Not long ago, I brought a relatively young Pharma commercial team to a marketing research facility in New York for a full day of physician interviews -- some one-on-one, others conducted as triads. The study focused on campaign idea testing for a therapeutic category portfolio. For many of the team members, and especially those entering the industry or agency life in and around the pandemic, it was their first exposure to in-person research.
They were mesmerized. Respondents' body language, the offhand comments, even their quirky attire -- it all brought the data to life. But what struck them most wasn’t only what happened in the interview room; it was what happened in the back room. Undistractedly watching a discussion unfold and then immediately hashing out impressions as a group created an intensity and immediacy of insight they had never experienced. The team witnessed which ideas were working, which were falling flat... and most profoundly, came up with some fascinating new concepts on the spot. It was thrilling. (Not to mention the amazing dinner we shared afterwards!)
In years past, this was the norm. This was how I spent the first 20 years of my career. Teams routinely traveled to facilities in New York, Chicago, Los Angeles -- sometimes packing in 30 or 40 interviews over multiple days. The research was not just observed; it was experienced. Campaigns were scrapped, rebuilt, and sometimes reborn in those rooms. Some of the most award-winning ideas in pharma advertising were forged in the crucible of those shared, visceral debates. And many, many more ideas failed - which is OK!
The back room was more than a physical space. It was a laboratory of the commercial imagination. You watched, you felt, and you debated. Gut instinct was not dismissed but tested against the evidence right there in real time.
The alchemy wasn’t just about data points -- it was about shared experience. A team could collectively feel whether a narrative was resonating. They could sense if a detail aid was sparking interest, if a sequence of visuals fell flat, or if a metaphor hit the mark. There was immediacy, theater, and above all, accountability. For me as a moderator, it was a thrill to be on the stage, performing, and striving above all to get to that moment of singular truth.
______________________________
#### EXERCISE PROMPT
Repeat word for word the part of the passage on in-person research above, starting with "The back room was" and going on through "of singular truth.".

[Collected data entries]
______________________________
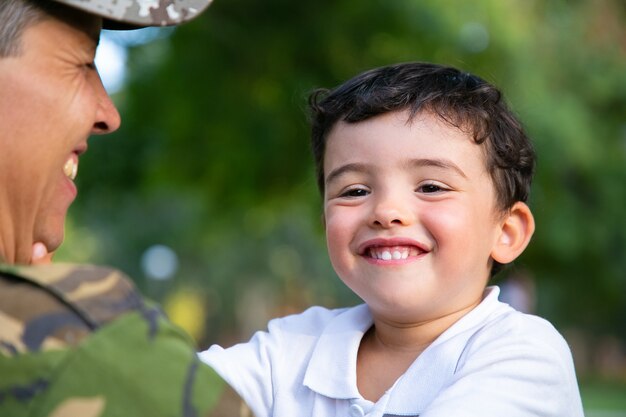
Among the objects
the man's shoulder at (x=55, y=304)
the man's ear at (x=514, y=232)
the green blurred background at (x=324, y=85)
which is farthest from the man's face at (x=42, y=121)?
the green blurred background at (x=324, y=85)

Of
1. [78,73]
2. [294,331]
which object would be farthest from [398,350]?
[78,73]

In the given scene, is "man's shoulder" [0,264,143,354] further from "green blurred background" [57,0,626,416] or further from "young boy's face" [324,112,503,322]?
"green blurred background" [57,0,626,416]

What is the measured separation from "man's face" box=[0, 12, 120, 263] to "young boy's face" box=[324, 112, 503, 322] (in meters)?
0.90

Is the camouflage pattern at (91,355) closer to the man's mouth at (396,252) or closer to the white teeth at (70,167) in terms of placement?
the white teeth at (70,167)

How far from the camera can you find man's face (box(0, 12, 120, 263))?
174 cm

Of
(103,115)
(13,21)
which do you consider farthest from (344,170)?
(13,21)

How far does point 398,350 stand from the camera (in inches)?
106

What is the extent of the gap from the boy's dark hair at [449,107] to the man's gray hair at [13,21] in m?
1.20

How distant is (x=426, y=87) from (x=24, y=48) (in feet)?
4.46

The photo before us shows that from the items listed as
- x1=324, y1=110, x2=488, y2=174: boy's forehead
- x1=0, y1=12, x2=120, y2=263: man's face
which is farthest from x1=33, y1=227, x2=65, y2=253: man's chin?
x1=324, y1=110, x2=488, y2=174: boy's forehead

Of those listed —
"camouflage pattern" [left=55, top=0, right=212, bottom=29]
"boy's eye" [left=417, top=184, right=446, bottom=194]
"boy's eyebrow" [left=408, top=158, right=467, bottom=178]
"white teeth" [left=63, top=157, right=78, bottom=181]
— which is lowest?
"boy's eye" [left=417, top=184, right=446, bottom=194]

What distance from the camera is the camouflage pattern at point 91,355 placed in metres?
1.40

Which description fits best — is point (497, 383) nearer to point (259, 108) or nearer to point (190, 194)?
point (259, 108)

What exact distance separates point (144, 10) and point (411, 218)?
1.01 meters
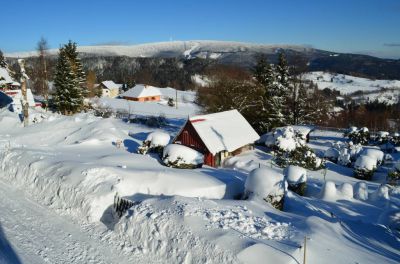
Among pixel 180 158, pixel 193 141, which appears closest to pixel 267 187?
pixel 180 158

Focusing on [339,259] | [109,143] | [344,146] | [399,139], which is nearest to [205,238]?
[339,259]

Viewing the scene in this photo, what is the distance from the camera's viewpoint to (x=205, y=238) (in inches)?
416

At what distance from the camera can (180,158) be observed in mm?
22203

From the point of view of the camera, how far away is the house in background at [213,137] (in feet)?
84.2

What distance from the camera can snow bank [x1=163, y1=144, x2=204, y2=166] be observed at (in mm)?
22125

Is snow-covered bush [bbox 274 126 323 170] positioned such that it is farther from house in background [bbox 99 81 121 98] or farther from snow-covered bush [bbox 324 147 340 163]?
house in background [bbox 99 81 121 98]

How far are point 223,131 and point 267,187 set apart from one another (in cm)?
1254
______________________________
#### REPLY
The back room was more than a physical space. It was a laboratory of the commercial imagination. You watched, you felt, and you debated. Gut instinct was not dismissed but tested against the evidence right there in real time.
The alchemy wasn’t just about data points -- it was about shared experience. A team could collectively feel whether a narrative was resonating. They could sense if a detail aid was sparking interest, if a sequence of visuals fell flat, or if a metaphor hit the mark. There was immediacy, theater, and above all, accountability. For me as a moderator, it was a thrill to be on the stage, performing, and striving above all to get to that moment of singular truth.